Konfüçyüs, Carl Gustav Jung, Ursula K. Le Guin gibi önemli düşünür ve yazarları etkileyen Çin düşünürü Lao Tzu da toprak bir kabın ya da odanın boşluğunun dışından daha yararlı olduğunu belirtir: "Boşluk, Tao öğretisinde bir potansiyelin varlığına, bir potansiyelin bitmediğine işaret eder. Dolu olanın başka olanağı kalmamıştır." (Doğan Kuban – ‘Lao Tzu: Tao Yolu Öğretisi – aktaran: Faruk- a.g.e.)

Boşluktan imgeye uzanan süreçte yazarın boşluğa sızan tozun karakterini değişik boyutlarıyla açıkladığını görüyoruz. Toz boşluğun ilk ve tek nesnesi, sınırı olmadığından her tarafa sızma yeteneği var. Yersiz, yurtsuz, yabanıl. Tozlar arasında hiyerarşi yok. Ötekisi yok.

Tozun karakterinin değişme dinamiklerini "kültür" üzerinden değerlendirirken gelinen noktada Terry Eagleton’un kültür tanımı öne çıkıyor: "İnsanın doğal ve toplumsal çevresine egemenliğin ölçüsünü gösteren araçların tümü." Buradan kapı, doğanın adına konuşmak ile doğanın kendi adına konuşması ayrımına açılırken kültür-uygarlık ikilemine varılmakta.

Kültür ve taşıyıcısı olan insan ölümlüyken, doğa insan eliyle kirletilse ya da imha edilse dahi kendini yenileme imkânına sahip. İnsanın bütün varlıkların üstünde doğaya da hükmeden bir tür olarak tanımlanması ise doğayla birlikte başka ötekileştirmelere zemin hazırlamakta.

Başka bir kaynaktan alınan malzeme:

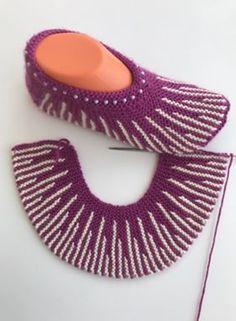Harasho Knit Booties Model Building Booties Model Easy To . Harasho knit booties model building booties model easy to . - - knitting pattern STEP-BY-STEP INSTRU. Easy Knitting, Loom Knitting, Knitting Stitches, Knitting Socks, Crochet Sandals, Crochet Socks, Knit Or Crochet, Baby Knitting Patterns, Knitting Designs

Faruk, kültürün tarım, tarih, teoloji, siyaset ve sanat eylemliliklerinin içerisinde farklı biçimler alarak "uygar"a ulaştığını, uygarın kendi karşıtını da mahkûm ederek ürettiğini ("ilkel" ya da "barbar") belirtmekte. "Uygarlık" insanın atık=çöp=strasfor, plastik, pil ürettiği, yani doğayı çöplüğe çevirip geri püskürttüğü bir duruma işaret etmekte. Buna bizdeki betonlaşmayı da eklemek gerekir.

İnsanın kurduğu sistemin büyük gelişmeler kaydetmesi diğer canlı türlerinin yok olması pahasına olduğu, hatta insanın kendi doğal ortamını yok ederek kendi imhasına zemin hazırladığı açık.

Adorno, uygarlık tamamlanmış bir bütündür derken, "Bütün yanlıştır," cümlesiyle parçanın önemine dikkat çekiyor. Adorno, kültürün bir üst aşaması olan uygarlığın sorun ve dolayısıyla şiddet biriktirdiğine işaret ederken sonucu gösteriyor: "Uygarlığın temeli olan şiddet, herkesin herkese zulmetmesi demektir." Nietzsche tamamlıyor: "Ne denli çok kan ve zulüm yatıyor, bütün 'iyi şeylerin' altında!" (Faruk – a.g.e.)

İnsan farklı bir tür olduğu, doğaya hükmedebileceği ve doğanın kendisine istediği gibi yararlanabileceği bir araç olarak sunulduğu kodlamasıyla doğayı içindeki canlılarıyla birlikte yok etme noktasına gelmiş durumda.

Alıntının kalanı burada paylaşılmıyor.